My work-in-progress is set around the time of the Irish war of independence, 1920-21. Back when I  was at school, we learned nothing about Irish history, despite the huge impact on everyday life the ‘Troubles’ had on us at that time.

I’ve been married to an Irishman for 25 years, so of course I’ve learned a lot about Ireland, its people and its history, over time. Even so, when I started writing this book I was a bit hazy on many of the details. These books, except the Constance Markievicz one, were all on our bookshelves at home and have been very useful. The Short History of Ireland gave a brief overview of the 1916 uprising, the war of independence and then the civil war that followed almost immediately after. The Story of the Irish Race was published in 1921 when the war was still raging, but was good for learning about the events of the previous centuries that led up to Ireland’s fight to break free of the UK. Great Irish Speeches contains a few from those years – which has helped me understand the Irish nationalist feelings of the time.
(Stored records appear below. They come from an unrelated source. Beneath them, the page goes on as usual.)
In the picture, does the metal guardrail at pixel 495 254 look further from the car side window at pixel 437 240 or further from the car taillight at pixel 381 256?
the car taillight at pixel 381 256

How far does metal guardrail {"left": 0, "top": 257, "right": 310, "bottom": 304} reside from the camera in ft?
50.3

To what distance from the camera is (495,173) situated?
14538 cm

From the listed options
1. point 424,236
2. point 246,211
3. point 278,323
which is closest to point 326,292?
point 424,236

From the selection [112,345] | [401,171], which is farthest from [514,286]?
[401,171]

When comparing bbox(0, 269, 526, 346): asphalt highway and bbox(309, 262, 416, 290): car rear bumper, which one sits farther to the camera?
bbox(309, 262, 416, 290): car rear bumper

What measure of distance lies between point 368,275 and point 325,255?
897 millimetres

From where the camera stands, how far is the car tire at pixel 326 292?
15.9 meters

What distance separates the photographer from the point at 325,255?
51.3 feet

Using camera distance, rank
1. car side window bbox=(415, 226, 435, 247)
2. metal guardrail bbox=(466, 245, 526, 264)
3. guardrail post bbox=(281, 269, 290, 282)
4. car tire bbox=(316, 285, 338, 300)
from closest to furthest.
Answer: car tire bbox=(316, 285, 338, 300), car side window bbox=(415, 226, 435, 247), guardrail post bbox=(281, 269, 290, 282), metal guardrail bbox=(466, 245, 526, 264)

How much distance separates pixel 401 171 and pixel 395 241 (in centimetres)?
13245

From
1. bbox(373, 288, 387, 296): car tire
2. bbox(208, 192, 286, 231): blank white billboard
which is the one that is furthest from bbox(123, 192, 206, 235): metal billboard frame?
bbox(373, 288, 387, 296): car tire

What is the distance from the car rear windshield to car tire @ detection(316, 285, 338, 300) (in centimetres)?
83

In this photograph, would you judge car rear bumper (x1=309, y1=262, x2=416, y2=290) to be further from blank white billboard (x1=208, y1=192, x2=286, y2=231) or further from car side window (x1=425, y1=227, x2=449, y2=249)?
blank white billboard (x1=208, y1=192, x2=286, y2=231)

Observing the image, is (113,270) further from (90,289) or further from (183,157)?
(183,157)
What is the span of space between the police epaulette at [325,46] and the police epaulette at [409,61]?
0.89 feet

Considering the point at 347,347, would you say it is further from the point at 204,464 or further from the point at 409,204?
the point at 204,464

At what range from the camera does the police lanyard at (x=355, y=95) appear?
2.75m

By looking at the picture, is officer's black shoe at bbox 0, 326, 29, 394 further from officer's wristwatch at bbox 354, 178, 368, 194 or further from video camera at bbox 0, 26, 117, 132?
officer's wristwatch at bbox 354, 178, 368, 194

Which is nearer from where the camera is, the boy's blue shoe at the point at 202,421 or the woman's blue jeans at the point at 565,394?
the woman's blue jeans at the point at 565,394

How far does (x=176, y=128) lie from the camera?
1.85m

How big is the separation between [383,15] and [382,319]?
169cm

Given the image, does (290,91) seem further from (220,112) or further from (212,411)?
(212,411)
While researching I kept coming across the name Constance Markievicz, and at some point read the Wikipedia article on her. She’s a fascinating character, so I bought this book to learn more about her. She was born into Anglo-Irish aristocracy, dabbled as an artist and a theatre producer and actress, married a Polish Count, was a suffragette, set up the Fianna Eireann (kind of military boy scouts) and then became heavily involved in the Irish nationalist movement. She was in the thick of the fighting in the 1916 uprising, and arrested for it, escaping execution only because she was a woman. Quite an unstoppable force. I’m hugely enjoying this book which I’m reading from cover to cover, and it’s certainly inspiring my novel!